● **EXTRACT TO READ**:
^^^^^^^^

Friday, 27 July 2012

Countdown

T-1

I will spend 16 days travelling coast to coast with Kate, with the original reason for the trip: going to the wedding of our friend Jonna in Utah happening halfway into that period.

Then 12 days back with my family; time to calm my mind, rest, be happy.

Wednesday, 25 July 2012

Countdown

T-2!

NYC, Pittsburgh, Salt Lake City, the Uintas, Bryce Canyon Natl Park, Yellowstone Natl Park, San Francisco, Austin, Hillsborough, and all the places inbetween them: Here I come.

:-)

Acquisition

My new hat is the bastard child of a cloche and a trilby, and there will be no photos of it for quite a while unless Kate manages to take a picture I thoroughly approve of. (There, a challenge.)

Tuesday, 24 July 2012

Opinions (Rant'n'ramble, written under the influence of fever dreams)

^^^^^^^^

● **RECORD EXTRACTS**:
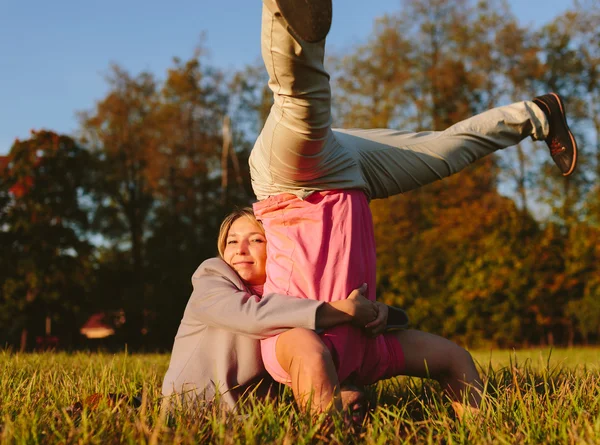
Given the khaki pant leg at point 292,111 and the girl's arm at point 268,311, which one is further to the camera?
the girl's arm at point 268,311

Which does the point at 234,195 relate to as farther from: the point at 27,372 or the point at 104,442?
the point at 104,442

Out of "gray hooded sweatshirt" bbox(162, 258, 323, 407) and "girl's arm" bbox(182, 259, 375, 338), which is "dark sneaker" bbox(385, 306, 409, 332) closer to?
"girl's arm" bbox(182, 259, 375, 338)

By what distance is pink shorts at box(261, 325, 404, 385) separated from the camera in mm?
2307

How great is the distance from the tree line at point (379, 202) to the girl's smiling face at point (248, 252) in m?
12.0

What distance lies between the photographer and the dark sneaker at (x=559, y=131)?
3203 mm

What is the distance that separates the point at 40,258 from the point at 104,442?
46.1ft

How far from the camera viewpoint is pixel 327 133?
2.29 meters

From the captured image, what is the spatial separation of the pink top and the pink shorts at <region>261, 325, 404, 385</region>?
0.51 ft

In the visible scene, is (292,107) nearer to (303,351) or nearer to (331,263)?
(331,263)

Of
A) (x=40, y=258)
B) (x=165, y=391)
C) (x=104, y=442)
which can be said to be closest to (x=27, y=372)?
(x=165, y=391)

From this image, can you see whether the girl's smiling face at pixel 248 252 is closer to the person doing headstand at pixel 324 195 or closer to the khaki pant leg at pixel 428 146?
the person doing headstand at pixel 324 195

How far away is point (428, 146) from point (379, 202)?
1527 cm

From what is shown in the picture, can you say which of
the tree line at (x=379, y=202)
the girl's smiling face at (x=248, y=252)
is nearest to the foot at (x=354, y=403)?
the girl's smiling face at (x=248, y=252)

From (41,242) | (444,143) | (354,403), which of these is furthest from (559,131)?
(41,242)
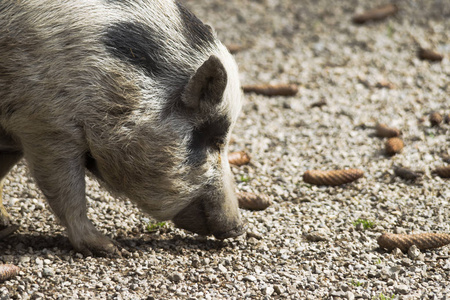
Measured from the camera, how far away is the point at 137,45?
4613 millimetres

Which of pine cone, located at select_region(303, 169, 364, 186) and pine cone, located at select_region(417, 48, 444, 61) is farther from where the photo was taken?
pine cone, located at select_region(417, 48, 444, 61)

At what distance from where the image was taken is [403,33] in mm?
10172

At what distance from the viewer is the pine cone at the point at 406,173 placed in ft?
20.4

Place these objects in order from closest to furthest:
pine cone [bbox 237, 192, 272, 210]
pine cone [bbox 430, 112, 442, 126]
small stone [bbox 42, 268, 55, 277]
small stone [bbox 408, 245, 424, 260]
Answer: small stone [bbox 42, 268, 55, 277] → small stone [bbox 408, 245, 424, 260] → pine cone [bbox 237, 192, 272, 210] → pine cone [bbox 430, 112, 442, 126]

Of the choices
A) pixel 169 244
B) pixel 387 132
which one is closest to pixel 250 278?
pixel 169 244

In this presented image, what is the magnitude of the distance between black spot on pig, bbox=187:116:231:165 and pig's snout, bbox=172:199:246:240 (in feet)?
1.14

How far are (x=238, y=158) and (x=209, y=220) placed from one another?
1.74 meters

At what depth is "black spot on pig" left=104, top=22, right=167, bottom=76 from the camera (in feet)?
15.0

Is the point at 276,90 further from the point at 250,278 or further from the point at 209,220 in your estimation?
the point at 250,278

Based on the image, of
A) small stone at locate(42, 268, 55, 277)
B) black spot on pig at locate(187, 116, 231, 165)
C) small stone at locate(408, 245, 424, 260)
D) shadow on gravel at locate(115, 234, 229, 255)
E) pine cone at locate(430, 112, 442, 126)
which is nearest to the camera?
small stone at locate(42, 268, 55, 277)

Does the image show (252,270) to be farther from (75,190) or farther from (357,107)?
(357,107)

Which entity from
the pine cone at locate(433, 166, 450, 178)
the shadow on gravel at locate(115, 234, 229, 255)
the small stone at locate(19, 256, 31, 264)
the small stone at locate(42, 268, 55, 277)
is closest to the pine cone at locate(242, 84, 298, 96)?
the pine cone at locate(433, 166, 450, 178)

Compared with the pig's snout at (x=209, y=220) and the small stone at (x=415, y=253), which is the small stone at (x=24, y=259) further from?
the small stone at (x=415, y=253)

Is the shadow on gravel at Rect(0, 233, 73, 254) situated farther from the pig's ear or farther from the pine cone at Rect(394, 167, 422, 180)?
the pine cone at Rect(394, 167, 422, 180)
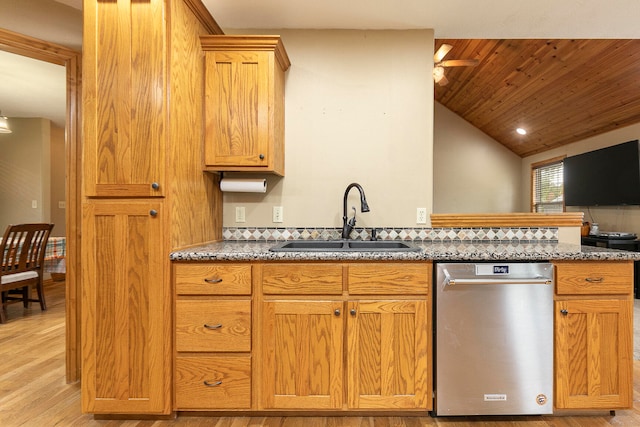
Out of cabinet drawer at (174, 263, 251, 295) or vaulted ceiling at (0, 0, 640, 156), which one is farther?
vaulted ceiling at (0, 0, 640, 156)

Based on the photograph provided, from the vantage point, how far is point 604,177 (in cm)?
479

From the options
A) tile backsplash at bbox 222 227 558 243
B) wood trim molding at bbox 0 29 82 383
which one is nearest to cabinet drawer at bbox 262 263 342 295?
tile backsplash at bbox 222 227 558 243

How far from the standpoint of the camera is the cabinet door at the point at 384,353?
5.68 ft

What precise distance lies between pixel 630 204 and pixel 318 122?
15.0 ft

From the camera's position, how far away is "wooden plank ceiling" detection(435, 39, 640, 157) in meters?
3.77

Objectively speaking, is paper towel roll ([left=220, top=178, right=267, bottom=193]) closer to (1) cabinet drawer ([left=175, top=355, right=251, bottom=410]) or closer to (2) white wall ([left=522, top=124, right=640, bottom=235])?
(1) cabinet drawer ([left=175, top=355, right=251, bottom=410])

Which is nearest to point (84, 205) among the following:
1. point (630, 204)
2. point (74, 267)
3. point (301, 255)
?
point (74, 267)

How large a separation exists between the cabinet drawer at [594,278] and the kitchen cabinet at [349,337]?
2.29 feet

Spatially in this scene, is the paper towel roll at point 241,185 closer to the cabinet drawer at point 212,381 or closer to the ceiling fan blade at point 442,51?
the cabinet drawer at point 212,381

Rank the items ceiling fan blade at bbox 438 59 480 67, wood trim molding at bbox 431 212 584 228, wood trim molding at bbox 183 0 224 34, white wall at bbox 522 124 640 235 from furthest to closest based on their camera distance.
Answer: white wall at bbox 522 124 640 235 → ceiling fan blade at bbox 438 59 480 67 → wood trim molding at bbox 431 212 584 228 → wood trim molding at bbox 183 0 224 34

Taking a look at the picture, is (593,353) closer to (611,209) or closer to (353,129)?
(353,129)

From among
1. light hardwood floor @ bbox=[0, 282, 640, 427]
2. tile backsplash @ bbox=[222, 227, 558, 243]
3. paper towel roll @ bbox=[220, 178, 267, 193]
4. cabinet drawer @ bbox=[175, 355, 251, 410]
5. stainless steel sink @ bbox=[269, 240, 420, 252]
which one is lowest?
light hardwood floor @ bbox=[0, 282, 640, 427]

^^^^^^^^

● **SET PROBLEM 1**:
In the blog entries, how many days will the writer spend traveling coast to coast with Kate?
● **SET PROBLEM 2**:
Reproduce the blog entries from "Then 12 days" up to and including "Here I come.".
● **SET PROBLEM 3**:
Do these statements agree with the blog entries? Give yes or no for each, with the deciding words quoted. (a) Jonna's wedding takes place in Utah. (b) The writer will spend 16 days back with family after the trip. (c) Photos of the new hat will be shared soon.
Use only the blog entries to answer.

● **EXERCISE RESULT 1**:
16 days.

● **EXERCISE RESULT 2**:
Then 12 days back with my family; time to calm my mind, rest, be happy.

Wednesday, 25 July 2012

Countdown

T-2!

NYC, Pittsburgh, Salt Lake City, the Uintas, Bryce Canyon Natl Park, Yellowstone Natl Park, San Francisco, Austin, Hillsborough, and all the places inbetween them: Here I come.

● **EXERCISE RESULT 3**:
(a) Yes: "going to the wedding of our friend Jonna in Utah"
(b) No: "Then 12 days back with my family"
(c) No: "there will be no photos of it for quite a while unless Kate manages to take a picture I thoroughly approve of"